Com isso, essas práticas passam a ser tratadas como mais graves e alarmantes, recebendo tratamento penal e de execução penal mais severo, com diversas restrições, inclusive ao cumprimento de pena e à progressão de regime.

Crimes hediondos têm uma abordagem penal mais rigorosa, impossibilitando o pagamento de fiança, dificultando a concessão de perdão da pena e retardando significativamente a progressão de regime. Essas mudanças refletem a preocupação em fortalecer a proteção, especialmente para crianças e adolescentes, que são frequentemente vítimas desses tipos de crimes“, destacou De Faria.
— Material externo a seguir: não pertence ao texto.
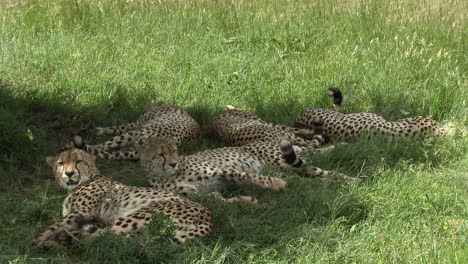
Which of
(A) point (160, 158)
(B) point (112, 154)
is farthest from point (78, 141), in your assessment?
(A) point (160, 158)

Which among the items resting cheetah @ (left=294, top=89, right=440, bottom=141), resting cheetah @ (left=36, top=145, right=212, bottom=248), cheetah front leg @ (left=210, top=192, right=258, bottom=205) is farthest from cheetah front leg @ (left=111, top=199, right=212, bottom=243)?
resting cheetah @ (left=294, top=89, right=440, bottom=141)

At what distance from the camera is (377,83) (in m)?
6.89

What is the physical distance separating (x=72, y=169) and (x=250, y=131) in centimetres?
170

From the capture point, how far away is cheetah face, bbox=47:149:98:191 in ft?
16.1

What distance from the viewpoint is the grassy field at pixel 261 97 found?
418 cm

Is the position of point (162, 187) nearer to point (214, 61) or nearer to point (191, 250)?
point (191, 250)

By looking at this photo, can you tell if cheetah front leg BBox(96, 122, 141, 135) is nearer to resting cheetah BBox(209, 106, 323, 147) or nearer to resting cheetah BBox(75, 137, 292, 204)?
resting cheetah BBox(209, 106, 323, 147)

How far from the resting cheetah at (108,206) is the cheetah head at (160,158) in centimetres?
34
BULLYING E CYBERBULLYING: UM PROBLEMA DA SOCIEDADE

O Advogado Gabriel de Faria expressou a expectativa de que, ao lidar com casos de bullying e cyberbullying, o poder público ofereça amparo às vítimas e aplique a lei de forma proporcional e inteligente. Ele ressaltou que o direito penal, por si só, não resolve problemas complexos da sociedade, e a prevenção do bullying deve ser uma prioridade social, envolvendo esforços do Estado e da sociedade civil.

“Bem, na qualidade de advogado e especialista em ciências criminais, esperamos que o poder público, ao tratar desses casos de bullying e cyberbullying – que são o objeto da nossa conversa -, consiga, da mesma forma que ampara as vítimas desses delitos, seja com atendimento pela polícia militar no momento da prática, seja por meio de uma investigação completa da Polícia Civil, seja através do acionamento de estruturas de assistência social estatais e de amparo social, para que possam acompanhar psicologicamente as vítimas quando necessário. Ao mesmo tempo, esperamos a efetivação dessa lei, dessa proteção, que é objetivada tanto pela Constituição como pelo Estatuto da Criança e do Adolescente”

Finalmente, ele incentivou a pesquisa sobre o tema, buscando informações seguras, e destacou a necessidade de construir um debate público sobre a criminalização dessas condutas.

“Eu convoco todos os ouvintes, todos os leitores, a pesquisarem sobre o tema, a lerem sobre o assunto e a buscarem informações seguras através de fontes seguras e confiáveis, seja através do advogado, seja através da internet e sites competentes para isso, que realizam esse trabalho. Isso é fundamental para construirmos um debate público em torno desse tipo de situação, porque quando algo é configurado e tipificado como crime no direito penal, isso implica em um âmbito de aplicação mais severo do direito. No entanto, estudos comprovam que o direito penal, por si só, não resolve problemas complexos da nossa sociedade. Portanto, evitar o bullying é um papel social, é uma responsabilidade de todas as instituições estatais e da sociedade civil” finalizou Gabriel de Faria ao Galilé.